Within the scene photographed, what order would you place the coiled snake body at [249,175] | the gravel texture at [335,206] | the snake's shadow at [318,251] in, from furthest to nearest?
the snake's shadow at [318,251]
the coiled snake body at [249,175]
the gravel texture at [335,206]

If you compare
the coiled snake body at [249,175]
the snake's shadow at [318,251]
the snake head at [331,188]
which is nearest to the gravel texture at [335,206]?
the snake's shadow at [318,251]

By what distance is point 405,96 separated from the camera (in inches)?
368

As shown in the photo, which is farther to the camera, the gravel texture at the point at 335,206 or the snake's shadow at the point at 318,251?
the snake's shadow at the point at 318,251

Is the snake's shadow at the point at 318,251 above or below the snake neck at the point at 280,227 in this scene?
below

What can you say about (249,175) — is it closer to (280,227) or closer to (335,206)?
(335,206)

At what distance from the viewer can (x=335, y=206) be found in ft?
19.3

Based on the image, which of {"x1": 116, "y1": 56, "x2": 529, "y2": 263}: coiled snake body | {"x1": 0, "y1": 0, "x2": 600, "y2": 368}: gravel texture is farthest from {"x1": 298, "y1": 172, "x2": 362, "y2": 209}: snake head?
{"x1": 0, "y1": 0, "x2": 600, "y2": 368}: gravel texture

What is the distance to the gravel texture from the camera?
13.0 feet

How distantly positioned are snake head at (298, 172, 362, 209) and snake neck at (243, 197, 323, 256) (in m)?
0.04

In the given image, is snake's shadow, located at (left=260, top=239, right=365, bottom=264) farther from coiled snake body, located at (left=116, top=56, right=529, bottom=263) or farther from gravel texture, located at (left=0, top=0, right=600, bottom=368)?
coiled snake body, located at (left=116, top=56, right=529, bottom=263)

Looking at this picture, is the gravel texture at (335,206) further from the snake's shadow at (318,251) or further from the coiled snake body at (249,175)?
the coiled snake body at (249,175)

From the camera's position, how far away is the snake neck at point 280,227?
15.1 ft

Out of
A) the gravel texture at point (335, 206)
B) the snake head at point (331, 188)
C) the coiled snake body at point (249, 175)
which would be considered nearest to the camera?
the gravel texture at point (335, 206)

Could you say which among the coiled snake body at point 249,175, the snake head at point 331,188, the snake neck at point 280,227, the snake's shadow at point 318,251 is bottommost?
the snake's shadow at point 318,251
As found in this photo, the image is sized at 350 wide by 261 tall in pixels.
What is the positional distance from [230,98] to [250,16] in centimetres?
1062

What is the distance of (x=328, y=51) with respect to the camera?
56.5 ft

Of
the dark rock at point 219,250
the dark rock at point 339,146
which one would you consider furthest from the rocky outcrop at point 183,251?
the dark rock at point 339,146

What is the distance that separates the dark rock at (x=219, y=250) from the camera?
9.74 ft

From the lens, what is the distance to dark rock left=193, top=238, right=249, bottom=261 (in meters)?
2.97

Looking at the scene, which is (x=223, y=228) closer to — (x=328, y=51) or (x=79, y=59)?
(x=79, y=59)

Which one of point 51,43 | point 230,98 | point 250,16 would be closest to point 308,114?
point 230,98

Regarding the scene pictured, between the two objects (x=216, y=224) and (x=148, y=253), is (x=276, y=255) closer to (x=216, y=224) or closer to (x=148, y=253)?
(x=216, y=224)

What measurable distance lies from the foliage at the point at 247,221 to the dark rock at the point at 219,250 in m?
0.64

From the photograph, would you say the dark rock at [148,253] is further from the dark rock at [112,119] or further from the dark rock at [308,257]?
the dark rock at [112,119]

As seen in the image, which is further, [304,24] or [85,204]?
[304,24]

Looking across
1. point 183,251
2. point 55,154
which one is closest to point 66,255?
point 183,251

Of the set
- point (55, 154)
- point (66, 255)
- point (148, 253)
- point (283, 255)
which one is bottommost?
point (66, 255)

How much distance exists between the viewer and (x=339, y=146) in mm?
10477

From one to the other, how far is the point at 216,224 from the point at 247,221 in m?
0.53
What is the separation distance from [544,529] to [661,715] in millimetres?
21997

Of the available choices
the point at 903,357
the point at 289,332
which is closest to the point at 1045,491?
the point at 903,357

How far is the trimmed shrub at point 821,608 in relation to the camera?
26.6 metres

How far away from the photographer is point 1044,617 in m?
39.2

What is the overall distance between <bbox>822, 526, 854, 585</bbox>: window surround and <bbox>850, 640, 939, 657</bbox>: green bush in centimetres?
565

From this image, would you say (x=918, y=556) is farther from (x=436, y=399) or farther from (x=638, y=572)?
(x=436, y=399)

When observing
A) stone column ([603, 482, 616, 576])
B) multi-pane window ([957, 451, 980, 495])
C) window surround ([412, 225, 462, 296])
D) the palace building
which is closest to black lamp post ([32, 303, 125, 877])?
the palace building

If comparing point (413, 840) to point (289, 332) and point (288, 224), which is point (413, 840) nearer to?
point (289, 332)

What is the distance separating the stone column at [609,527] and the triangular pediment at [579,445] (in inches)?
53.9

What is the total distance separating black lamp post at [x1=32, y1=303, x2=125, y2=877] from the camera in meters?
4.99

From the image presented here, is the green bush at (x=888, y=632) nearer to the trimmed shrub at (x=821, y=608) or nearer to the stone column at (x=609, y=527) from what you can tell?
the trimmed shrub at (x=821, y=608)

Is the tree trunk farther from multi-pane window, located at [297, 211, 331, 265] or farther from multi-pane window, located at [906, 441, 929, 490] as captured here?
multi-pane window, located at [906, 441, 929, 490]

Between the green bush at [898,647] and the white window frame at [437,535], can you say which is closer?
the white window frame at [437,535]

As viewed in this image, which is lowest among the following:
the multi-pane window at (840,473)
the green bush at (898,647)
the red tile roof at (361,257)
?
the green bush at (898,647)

========

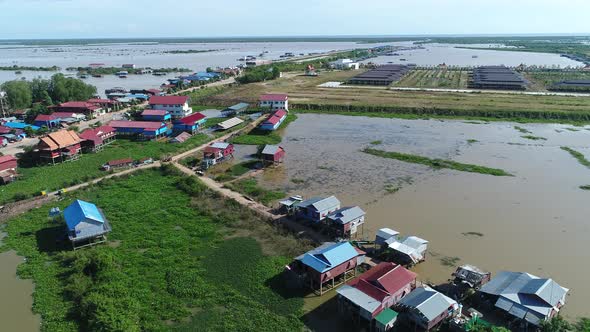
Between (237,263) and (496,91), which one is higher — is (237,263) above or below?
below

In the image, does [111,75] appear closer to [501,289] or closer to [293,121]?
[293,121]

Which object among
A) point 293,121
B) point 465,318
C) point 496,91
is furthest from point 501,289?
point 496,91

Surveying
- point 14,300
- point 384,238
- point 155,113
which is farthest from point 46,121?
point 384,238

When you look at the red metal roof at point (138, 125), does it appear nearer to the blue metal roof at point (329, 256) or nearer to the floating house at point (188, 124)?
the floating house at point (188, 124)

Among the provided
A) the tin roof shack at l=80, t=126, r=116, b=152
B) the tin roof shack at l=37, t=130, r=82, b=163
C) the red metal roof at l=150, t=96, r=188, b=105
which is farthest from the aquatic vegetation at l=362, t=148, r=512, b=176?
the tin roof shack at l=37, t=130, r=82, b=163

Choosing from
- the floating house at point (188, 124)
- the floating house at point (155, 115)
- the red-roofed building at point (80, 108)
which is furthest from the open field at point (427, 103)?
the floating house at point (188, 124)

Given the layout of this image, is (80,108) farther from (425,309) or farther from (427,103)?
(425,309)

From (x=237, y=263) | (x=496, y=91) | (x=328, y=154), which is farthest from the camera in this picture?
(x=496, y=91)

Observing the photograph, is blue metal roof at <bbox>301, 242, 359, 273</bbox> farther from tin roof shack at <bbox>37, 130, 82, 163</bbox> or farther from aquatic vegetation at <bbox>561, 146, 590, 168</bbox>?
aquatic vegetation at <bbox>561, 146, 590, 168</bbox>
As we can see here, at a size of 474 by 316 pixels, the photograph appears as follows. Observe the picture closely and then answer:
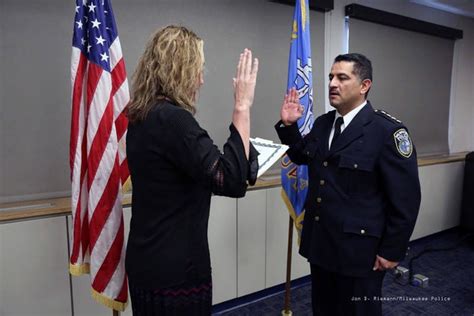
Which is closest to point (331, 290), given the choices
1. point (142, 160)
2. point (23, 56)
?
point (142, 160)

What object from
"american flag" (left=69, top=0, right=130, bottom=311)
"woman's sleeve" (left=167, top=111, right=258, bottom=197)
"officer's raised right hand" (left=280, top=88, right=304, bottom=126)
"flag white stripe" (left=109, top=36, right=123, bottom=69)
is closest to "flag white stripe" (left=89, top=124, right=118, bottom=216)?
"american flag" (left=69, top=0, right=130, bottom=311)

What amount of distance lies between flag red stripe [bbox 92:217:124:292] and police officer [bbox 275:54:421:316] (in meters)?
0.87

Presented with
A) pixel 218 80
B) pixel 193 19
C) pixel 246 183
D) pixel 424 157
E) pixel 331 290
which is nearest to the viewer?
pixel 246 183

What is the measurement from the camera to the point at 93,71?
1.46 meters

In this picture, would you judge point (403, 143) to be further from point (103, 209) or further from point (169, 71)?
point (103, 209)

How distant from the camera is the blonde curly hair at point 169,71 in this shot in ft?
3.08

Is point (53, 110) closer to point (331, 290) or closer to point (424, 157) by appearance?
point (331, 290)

========

TO DO:
How many lines in the material above contain the string "right"? Treat uppercase and lowercase as different, and reply with the number only.

EXPECTED ANSWER:
9